While the state of the cellular iTME presents one challenge for novel immunotherapies, the characteristics of the malignant clone cannot be ignored. Here we found that heavily pretreated patients (clusters 2 and 3) upregulated gene pathways associated with proliferation. This was not unexpected and should not be a specific barrier for the efficacy of novel immunotherapies that target malignant cells irrespective of their proliferative capacity. However, we also showed that malignant cells from these patients had adapted to downregulate gene pathways associated with immune-mediated tumor rejection, such as IFN. Deletion of IFN and TNF signaling has been shown to protect tumor cells from T-cell-mediated killing, thereby providing a mechanism for tumors to evade the immune system47. We also showed that MM cells at this stage may be less dependent on inflammation-mediated growth pathways such as IL-6 and TGF-beta.
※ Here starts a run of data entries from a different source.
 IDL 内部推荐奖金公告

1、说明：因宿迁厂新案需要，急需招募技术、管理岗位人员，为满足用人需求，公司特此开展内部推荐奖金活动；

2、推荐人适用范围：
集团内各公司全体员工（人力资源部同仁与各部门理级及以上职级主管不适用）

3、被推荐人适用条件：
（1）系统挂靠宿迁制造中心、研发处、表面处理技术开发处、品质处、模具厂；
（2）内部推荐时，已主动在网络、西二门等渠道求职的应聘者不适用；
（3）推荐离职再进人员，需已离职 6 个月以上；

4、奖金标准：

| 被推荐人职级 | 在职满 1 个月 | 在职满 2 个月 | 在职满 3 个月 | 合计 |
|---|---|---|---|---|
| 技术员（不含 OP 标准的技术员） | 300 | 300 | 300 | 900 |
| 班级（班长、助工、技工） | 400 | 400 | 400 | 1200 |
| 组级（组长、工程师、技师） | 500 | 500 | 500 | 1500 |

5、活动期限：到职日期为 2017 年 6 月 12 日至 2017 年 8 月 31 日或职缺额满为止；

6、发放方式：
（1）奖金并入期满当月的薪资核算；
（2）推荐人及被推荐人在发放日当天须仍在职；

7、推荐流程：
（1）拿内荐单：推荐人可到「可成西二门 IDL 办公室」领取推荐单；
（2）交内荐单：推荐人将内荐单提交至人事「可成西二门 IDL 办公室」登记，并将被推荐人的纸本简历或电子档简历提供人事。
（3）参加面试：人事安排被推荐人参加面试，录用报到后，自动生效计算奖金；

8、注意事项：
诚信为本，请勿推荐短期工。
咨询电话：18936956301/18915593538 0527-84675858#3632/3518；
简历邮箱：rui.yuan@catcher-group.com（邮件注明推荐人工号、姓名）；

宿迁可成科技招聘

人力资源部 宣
Although the mechanisms behind these observations are unclear, anti-CD38 antibody-mediated clonal selection of malignant cells able to evade immune effector cells and with more proliferative characteristics is likely implicated. This finding is relevant for the use of novel immunotherapies, including CAR-T cells, which can induce cytokine signaling after stimulation48, and therapeutic antibodies35 that depend partially on intact tumor IFN and TNF mediated signaling for T-cell-mediated tumor eradication47,49.
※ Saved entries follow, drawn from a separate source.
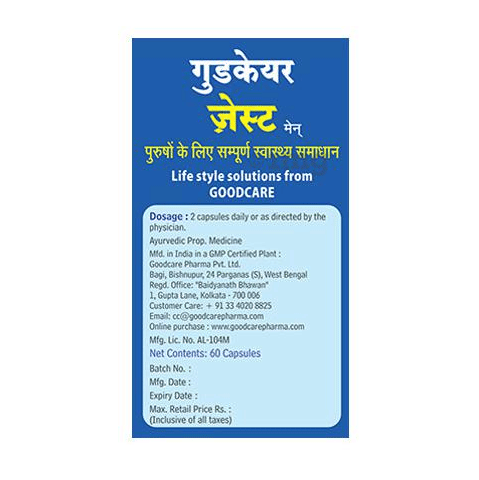 गुडकेयर

ज़ेस्ट मेन्

पुरुषों के लिए सम्पूर्ण स्वास्थ्य समाधान

Life style solutions from GOODCARE

Dosage : 2 capsules daily or as directed by the physician.

Ayurvedic Prop. Medicine

Mfd. in India in a GMP Certified Plant :
Goodcare Pharma Pvt. Ltd.
Bagi, Bishnupur, 24 Parganas (S), West Bengal
Regd. Office: "Baidyanath Bhawan"
1, Gupta Lane, Kolkata - 700 006
Customer Care: + 91 33 4020 8825
Email: cc@goodcarepharma.com
Online purchase : www.goodcarepharma.com

Mfg. Lic. No. AL-104M

Net Contents: 60 Capsules

Batch No. :

Mfg. Date :

Expiry Date :

Max. Retail Price Rs. :
(Inclusive of all taxes)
Interestingly, we did not find any significant differences in the humoral iTME (cytokines) according to relapse status (NDMM//RMM/TRMM) or immune clustering. This could be due to the small size and heterogeneity of our cohort. Furthermore, since all our samples were obtained when the disease was active (at diagnosis/relapse), it is possible that all the known inflammatory cytokines associated with MM growth were uniformly elevated.
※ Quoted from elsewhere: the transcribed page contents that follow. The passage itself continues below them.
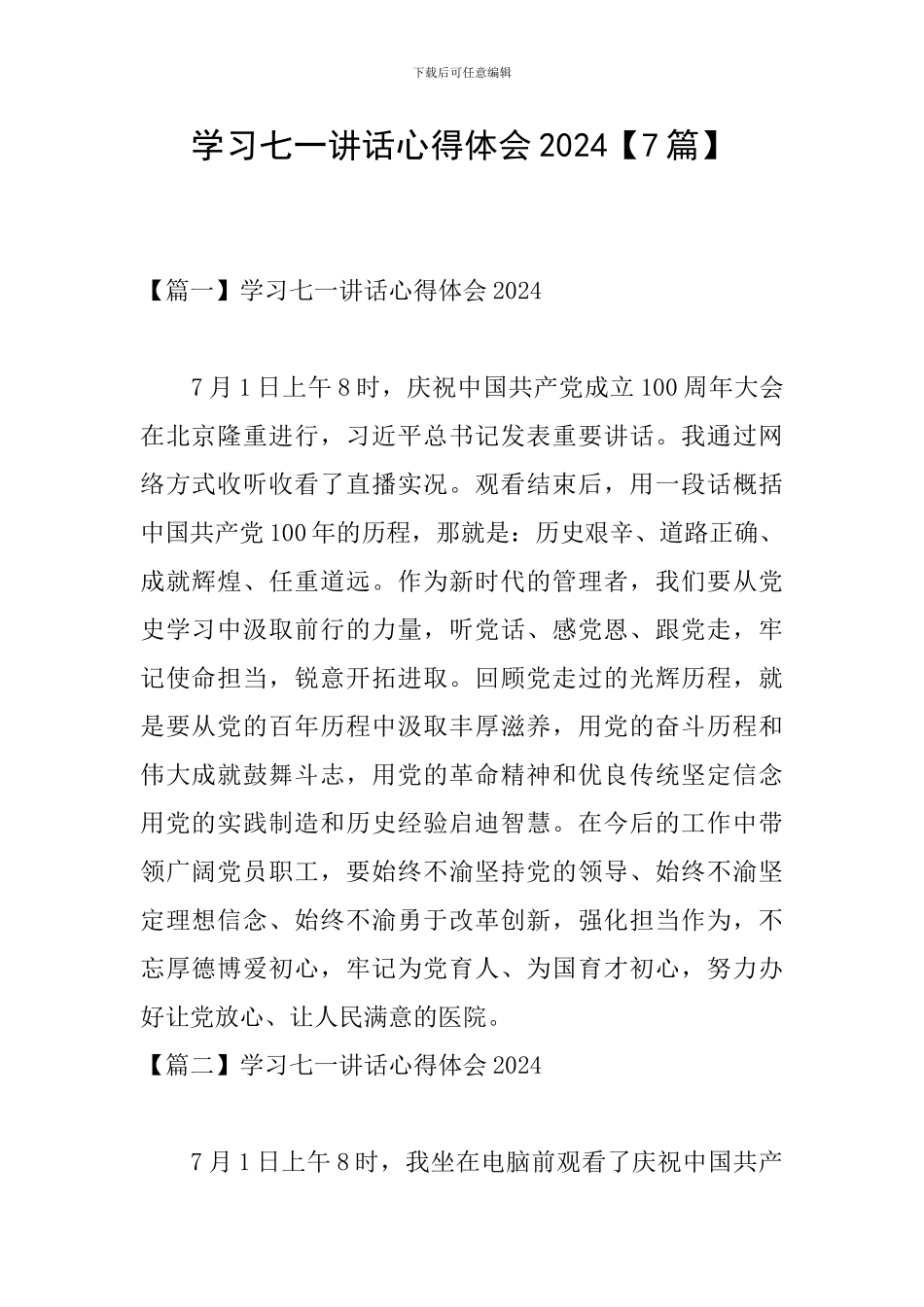 下载后可任意编辑

学习七一讲话心得体会2024【7篇】

【篇一】学习七一讲话心得体会2024

7月1日上午8时，庆祝中国共产党成立100周年大会在北京隆重进行，习近平总书记发表重要讲话。我通过网络方式收听收看了直播实况。观看结束后，用一段话概括中国共产党100年的历程，那就是：历史艰辛、道路正确、成就辉煌、任重道远。作为新时代的管理者，我们要从党史学习中汲取前行的力量，听党话、感党恩、跟党走，牢记使命担当，锐意开拓进取。回顾党走过的光辉历程，就是要从党的百年历程中汲取丰厚滋养，用党的奋斗历程和伟大成就鼓舞斗志，用党的革命精神和优良传统坚定信念用党的实践制造和历史经验启迪智慧。在今后的工作中带领广阔党员职工，要始终不渝坚持党的领导、始终不渝坚定理想信念、始终不渝勇于改革创新，强化担当作为，不忘厚德博爱初心，牢记为党育人、为国育才初心，努力办好让党放心、让人民满意的医院。

【篇二】学习七一讲话心得体会2024

7月1日上午8时，我坐在电脑前观看了庆祝中国共产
Our study has some important limitations. Our NDMM had a median time to progression from first-line therapy of <20 months, likely reflecting selection bias of patients who were referred to our institution at diagnosis and had all necessary biological samples prior to initiating induction therapy. Due to limitations in sample availability, we were unable to study paired samples collected from uniformly treated patients over the course of their disease, or samples matched based on prior treatment exposure. At our institution, we do not routinely obtain BM samples with every relapse. Therefore, the heterogeneity in treatments is a major limitation of the study and precludes our ability to ascertain whether the observed aberrations in the iTME were a result of specific therapies (e.g., anti-CD38 antibody refractoriness) or, more likely, were secondary to the cumulative effects of all prior therapies and the proliferation of aggressive malignant clones. Future work should focus on validating these results in a cohort of patients with paired samples before and after anti-CD38 antibody refractoriness develops. Furthermore, our study did not report on alterations in the myeloid cell compartment. Our mass cytometry panel did not characterize myeloid cells, and the limited availability of sample material restricted the maximum number of CD45+ cells we could analyze and, consequently, the resulting analytical depth (smallest detectable immune subset). Furthermore, whereas lymphoid cell loss occurs in a stochastic manner in cryopreserved samples, the same is not true for several significant myeloid subsets, such as myeloid-derived suppressor cells, that are preferentially lost with cryopreservation50.

In summary, here we have demonstrated that triple-refractory MM patients have a distinct cellular iTME in addition to malignant clone characteristics that could make them less suitable candidates for novel immunotherapies. Despite that, durable responses are noted in triple refractory patients treated with CAR-T cells, bispecific antibodies, and antibody–drug conjugates. However, our results suggest that utilizing these therapies earlier in the disease course, and in combination with existing novel agents and immunotherapies may be more appropriate. Harvesting of T cells for CAR-T-cell generation should also be performed earlier in the disease course in order to maximize naïve and central memory T-cell subsets in the CAR-T product, and this may lead to more effective and durable responses.